I wanted to buy water and the toiletries (deodorant, shampoo, and toothpaste) which I omitted to take along in the flight, but there is a dismal lack of the generous Turkish grocery stores that I know from Berlin. One of my roommates (more about them later) pointed me to "Bravo," which was supposedly at the street corner, but either it is the shop that is closed, or I was looking at the wrong street corner. So I walked down a little, and someone actually asked me for directions! so I must have looked like I belong in the scene! but I couldn't tell him, of course, and he went on his way. In the meantime the cars were honking merrily away, either because the driver was impatient or recognized someone he knew.

I made up my mind to go to a KFC store at the intersection. I had read before that poorer people in the cities have no choice but to buy unhealthy food, because it is what they can afford and because it is what is available. Here is more empirical evidence. The store sold no water, only Pepsi and Diet Pepsi and Cola and Mountain Dew. Out of an impulse for which I (metaphorically speaking) kicked myself later, as I generally refuse to sacrifice taste to calorie-counts, I ordered a diet pepsi. With a small box of popcorn chicken, it cost $3.88. The pepsi was mostly ice cubes and tasted of the plastic container in which it was presumably kept, and the popcorn chicken, in a box that was small indeed, tasted more of chicken grease than of the miserable little snippets of meat that they contained. To guard against hold-ups, the cashiers and cooks were behind a glass wall interrupted only by the two little swivelling boxes in which they deposited the food and change, and received the money. I don't regret going to the store, because I needed substantial food of some sort, and of course gathered information, but I do think that the large proportion of ice, which I presume to be company policy as the cashier herself was friendly and competent, is only one instance of egregious exploitation by a major corporation. There are charts that list the number of calories (multitudinous! I think mine contained 800!) in each dish, but they are not going to solve much of anything.

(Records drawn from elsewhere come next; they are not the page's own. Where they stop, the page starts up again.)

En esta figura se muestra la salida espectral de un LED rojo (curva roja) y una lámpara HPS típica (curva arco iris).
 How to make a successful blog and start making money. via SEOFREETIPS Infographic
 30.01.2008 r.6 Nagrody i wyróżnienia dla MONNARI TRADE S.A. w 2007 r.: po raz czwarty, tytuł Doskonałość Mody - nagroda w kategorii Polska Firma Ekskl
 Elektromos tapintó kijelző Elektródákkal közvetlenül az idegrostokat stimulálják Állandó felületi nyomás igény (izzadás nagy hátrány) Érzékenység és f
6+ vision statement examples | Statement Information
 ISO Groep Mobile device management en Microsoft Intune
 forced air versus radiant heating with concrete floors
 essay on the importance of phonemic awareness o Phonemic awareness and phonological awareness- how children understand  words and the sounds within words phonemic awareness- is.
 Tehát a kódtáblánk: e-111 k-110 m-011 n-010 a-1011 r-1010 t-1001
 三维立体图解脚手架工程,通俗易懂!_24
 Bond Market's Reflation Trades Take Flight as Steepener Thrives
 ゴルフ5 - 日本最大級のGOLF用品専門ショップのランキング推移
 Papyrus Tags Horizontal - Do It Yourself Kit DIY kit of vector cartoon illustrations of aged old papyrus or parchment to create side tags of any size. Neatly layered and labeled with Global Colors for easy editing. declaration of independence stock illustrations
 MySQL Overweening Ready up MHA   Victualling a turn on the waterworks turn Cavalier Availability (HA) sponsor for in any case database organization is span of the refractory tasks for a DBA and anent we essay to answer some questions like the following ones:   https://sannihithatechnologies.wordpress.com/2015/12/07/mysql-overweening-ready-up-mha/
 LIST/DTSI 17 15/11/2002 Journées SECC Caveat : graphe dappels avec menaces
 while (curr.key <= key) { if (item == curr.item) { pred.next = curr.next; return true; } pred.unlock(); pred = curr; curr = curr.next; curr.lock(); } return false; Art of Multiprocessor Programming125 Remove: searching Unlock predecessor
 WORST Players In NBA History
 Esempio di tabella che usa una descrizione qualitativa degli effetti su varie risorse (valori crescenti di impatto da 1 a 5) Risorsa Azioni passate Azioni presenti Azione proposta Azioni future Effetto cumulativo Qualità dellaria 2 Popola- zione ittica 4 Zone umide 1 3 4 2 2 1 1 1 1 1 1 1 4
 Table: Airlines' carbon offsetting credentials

My hostel is incidentally guarded against break-ins, too. There is a keypad on the door, and one has to type in a code to enter. There is also a doorbell, but I'm not going to use it anymore because not knowing who is at the door when they have to answer it probably does make the hostel staff nervous. As for my roommates, they are all girls (I chose an all-female dorm as I do not like the charged dynamic that the mixed rooms tend to have). There is one girl, T***, who was strenuously trying to sleep, from behind a makeshift curtain of towels, when I arrived yesterday evening. She has an army of hair care products, a clothes-iron, clothing, a bathrobe, food (crackers, water, Coke), a big and much scuffed orange backpack, huddled in a range around her bunkbed (both of whose levels she has taken as her own) and on top of the mantel of the apparently defunct fireplace. On many of them she has scrawled her name in bold letters, which is why I know it. Then there is W***, an abrupt and irritable but not bad-hearted student(?) who is shortish, wears glasses, and has her blackish hair in a bob; she has a single bed in a niche to herself. So far I have only asked her whether everyone could use the coat-hangers on the rack (we can), and she has asked me whether I'm Nellie (I'm not). Thirdly, there is a girl who woke me up last night by saying "Who is that?" (repeatedly) in the direction of my semi-slumbering form, and then inquired, upon seeing that I was awake, if I was too cold without a blanket. She may be the one who has a book by some entity named Osho lying on the grey carpet and a hair-curler reposing at its ease on a low table, and who altogether scatters about her belongings more than W*** or me but not nearly so much as T***. What I suspect is that at least one of these girls is a student, staying at the hostel in the long term as a cost-cutting measure.